6. Problems caused by locking: Deadlock

As we mentioned above, unlocking can solve the problem of sharing resource conflicts. What new problems will lock cause?Let's look at the code below

import time
import threading

mutex_1 = threading.Lock()
mutex_2 = threading.Lock()

class MyThread1(threading.Thread):
    def run(self):
        mutex_1.acquire()
        print(self.name + "-------mutex_1 Occupied-------")
        time.sleep(1)
        print(self.name + "-------wait for mutex_2-------")
        mutex_2.acquire()  # At this point mutex_2 is occupied and blocked until mutex_2 is released

        mutex_1.release()
        mutex_2.release()

class MyThread2(threading.Thread):
    def run(self):
        mutex_2.acquire()
        print(self.name + "-------mutex_2 Occupied-------")
        time.sleep(1)
        print(self.name + "-------wait for mutex_1-------")
        mutex_1.acquire()  # At this point mutex_1 is occupied and blocked until mutex_1 is released

        mutex_1.release()
        mutex_2.release()

def main():
    t1 = MyThread1()
    t2 = MyThread2()
    t1.start()
    t2.start()

if __name__ == '__main__':
    main()

Run result:

The result was embarrassing and the program stuck.The simple reason is that mutex_1 is occupied by Thread-1 and mutex_2 is occupied by Thread-2. To continue executing the program, they need to acquire the lock occupied by the other party, which is blocked all the time because they are waiting for the lock to be released.
The solution is also simple, just set a timeout.

2. Process

1. What is a process

Process = executed program + allocated resources.For example, in windows, an EXE file is a program. After double-clicking exe, the program executes. After the operating system allocates memory space, CPU, IO and other resources to the program, there is an additional process on the operating system.
A process is a unit of resource allocation, such as QQ running as a process. The resources allocated are camera, cursor, speaker, keyboard and so on.QQ multi-open is a multi-process
Method area in a process, which stores code snippets in a process, is shared by threads
A process is not an executable entity, it is an entity that consumes system resources, but a process has at least one main thread to execute the program

2. Do not share resources among multiple processes (global variables as an example)

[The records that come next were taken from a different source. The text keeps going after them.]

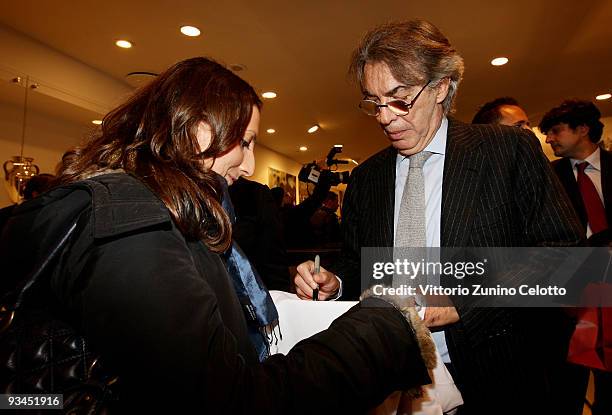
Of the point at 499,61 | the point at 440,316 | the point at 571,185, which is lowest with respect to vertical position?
the point at 440,316

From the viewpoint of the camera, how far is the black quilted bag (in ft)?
1.61

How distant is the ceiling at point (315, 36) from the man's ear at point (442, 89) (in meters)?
2.13

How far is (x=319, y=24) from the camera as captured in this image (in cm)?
342

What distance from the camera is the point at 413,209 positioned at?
4.01 ft

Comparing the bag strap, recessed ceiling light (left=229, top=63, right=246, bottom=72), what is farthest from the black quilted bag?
recessed ceiling light (left=229, top=63, right=246, bottom=72)

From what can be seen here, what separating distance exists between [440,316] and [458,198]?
392 mm

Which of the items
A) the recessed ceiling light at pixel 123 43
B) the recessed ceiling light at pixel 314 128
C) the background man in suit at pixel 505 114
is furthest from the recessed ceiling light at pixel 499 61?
the recessed ceiling light at pixel 123 43

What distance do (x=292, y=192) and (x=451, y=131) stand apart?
33.0ft

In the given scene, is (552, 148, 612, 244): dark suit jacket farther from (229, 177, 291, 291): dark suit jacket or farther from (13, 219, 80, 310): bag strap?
(13, 219, 80, 310): bag strap

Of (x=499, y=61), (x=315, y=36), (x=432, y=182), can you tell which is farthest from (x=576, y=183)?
(x=315, y=36)

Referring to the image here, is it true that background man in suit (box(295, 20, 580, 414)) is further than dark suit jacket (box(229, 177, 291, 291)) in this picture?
No

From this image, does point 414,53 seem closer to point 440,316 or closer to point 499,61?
point 440,316

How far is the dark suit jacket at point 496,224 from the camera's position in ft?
3.43

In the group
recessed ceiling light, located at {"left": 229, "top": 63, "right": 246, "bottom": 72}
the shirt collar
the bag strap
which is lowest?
the bag strap
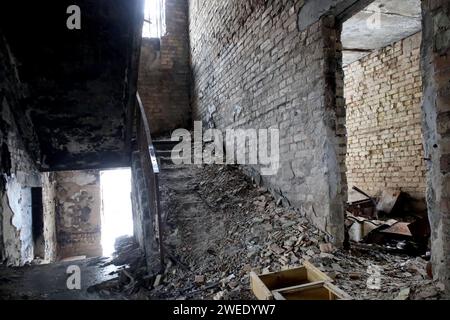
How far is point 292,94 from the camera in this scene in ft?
13.0

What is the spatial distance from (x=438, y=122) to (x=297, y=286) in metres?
1.59

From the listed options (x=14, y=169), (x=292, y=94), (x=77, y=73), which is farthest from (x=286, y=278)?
(x=14, y=169)

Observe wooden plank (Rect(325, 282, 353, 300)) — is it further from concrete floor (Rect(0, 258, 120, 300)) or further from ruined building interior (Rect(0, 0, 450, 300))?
concrete floor (Rect(0, 258, 120, 300))

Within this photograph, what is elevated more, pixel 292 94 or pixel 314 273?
pixel 292 94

Let process 1 operate on global variables, and process 2 operate on global variables, get the results of the operations, and print the id

import multiprocessing
import time

g_num = [1]

def test1(num):
    for i in range(num):
        g_num.append(2)
    print("-----in test1---g_num=", g_num)
    print("-----in test1---id(g_num) =", id(g_num))

def test2(num):
    for i in range(num):
        g_num.append(3)
    print("-----in test2---g_num=", g_num)
    print("-----in test2---id(g_num) =", id(g_num))

def main():
    # Process is multitasking and resource intensive
    p1 = multiprocessing.Process(target=test1, args=(1,))
    p2 = multiprocessing.Process(target=test2, args=(1,))
    p1.start()  # Main Process Create Subprocess
    time.sleep(2)
    p2.start()
    
    print("-----in main---g_num=", g_num)
    print("-----in main---id(g_num) =", id(g_num))

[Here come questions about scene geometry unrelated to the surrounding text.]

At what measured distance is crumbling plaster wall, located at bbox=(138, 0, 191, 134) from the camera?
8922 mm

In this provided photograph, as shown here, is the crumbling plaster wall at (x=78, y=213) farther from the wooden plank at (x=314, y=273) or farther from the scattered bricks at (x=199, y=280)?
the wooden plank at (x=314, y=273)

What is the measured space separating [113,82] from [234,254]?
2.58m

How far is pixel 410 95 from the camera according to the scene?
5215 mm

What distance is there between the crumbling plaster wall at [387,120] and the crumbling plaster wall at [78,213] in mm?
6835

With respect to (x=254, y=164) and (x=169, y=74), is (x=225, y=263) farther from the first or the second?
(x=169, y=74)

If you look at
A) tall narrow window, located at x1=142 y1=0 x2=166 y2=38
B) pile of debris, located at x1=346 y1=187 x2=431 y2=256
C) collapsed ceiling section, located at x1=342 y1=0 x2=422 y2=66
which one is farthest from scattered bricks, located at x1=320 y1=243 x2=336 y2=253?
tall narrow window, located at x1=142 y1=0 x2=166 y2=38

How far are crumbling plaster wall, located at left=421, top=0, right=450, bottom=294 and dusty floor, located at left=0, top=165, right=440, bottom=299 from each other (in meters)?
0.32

if __name__ == "__main__":
    print("--------id(g_num) =", id(g_num))
    main()

Run result:

By printing the id, we can see that all the child processes and the parent process use different g_num addresses, which means that after the child process is created, the child process copies the parent process's resources and executes the code. The resources are not shared between processes.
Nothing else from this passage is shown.